The following tests were all done on **33B/65B, 4bit 128g** with various settings, just to test the max sequence length
and get a sense of what can be achieved with different or multiple GPUs right now. Llama goes incoherent generating 
past 2048 tokens anyway, but with some fine-tuning, who knows? Note that these tests were run a while ago and the
speeds are no longer current.

|                        | Size | Seq. len. | VRAM                 | Long seq. | Ind.   | 
|------------------------|------|-----------|----------------------|-----------|--------|
| 4090/24GB              | 33B  | 2,516 t   | 22,145 MB            | 1140 t/s  | 28 t/s |
| 4090/24GB + 3070Ti/8GB | 33B  | 3,932 t   | 22,055 MB + 7,377 MB | 840 t/s   | 22 t/s |
| A6000/48GB (headless)  | 33B  | 9,032 t   | 46,863 MB            | 645 t/s   | 12 t/s |
| A100/80GB (headless)   | 65B  | 9,520 t   | 79,009 MB            | 650 t/s   | 9 t/s  |

## Todo

Moved the todo list [here](doc/TODO.md).  

## Compatibility

I downloaded a whole bunch of GPTQ models to test compatibility. [Here](doc/model_compatibility.md) is the list of models
confirmed to be working right now.

## Recent updates

**2023-06-02**: Web UI is now in a fairly working state. Expect it to be a little scuffed in places. There will be a
rewrite at some point to make the client-side code less seizure-inducing. It has multibot mode, chat rewind and editing
features, sessions, and more. I'm going to build it out with support for instruct prompting and such, in time.

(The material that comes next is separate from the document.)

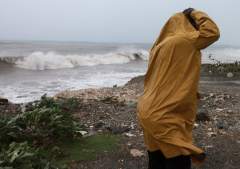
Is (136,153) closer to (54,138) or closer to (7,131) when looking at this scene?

**2023-06-04**: Refactored a whole bunch to move more of the work into the extension, setting up for more tuning
options to come soon and eventually auto tuning. Also optimized a little, for about a 5% speedup.

**2023-06-06**: Some minor optimizations. Also it should now compile the extension more easily and run more seamlessly
on Windows.

**2023-06-09**: Fused most of the self-attention step. More to come. Slight speedup already, but more importantly went
from 69% actual CPU utilization to 37%. This should do a lot to address the bottleneck on CPUs with lower 
single-threaded performance.

**2023-06-10**: Docker support now! And some minor optimizations. Cleaned up the project a bit.

**2023-06-11**: Added some concurrency a couple of places. It's only beneficial on the 4090, on small models where the
cores are somewhat underutilized and the L2 cache can keep up. For the 3090 it's detrimental to performance, so it's
disabled by default. YMMV. Use `-cs` to try it out.

**2023-06-17**: Fixed a nasty bug in the fused attention that was causing slightly incorrect cache states on 13B and
33B models. You definitely want to update.

**2023-06-18**: LoRA support now. Still needs a lot of testing and some optimization, and currently you can't stack
multiple LoRAs during the same inference. There's also no support in the web UI yet.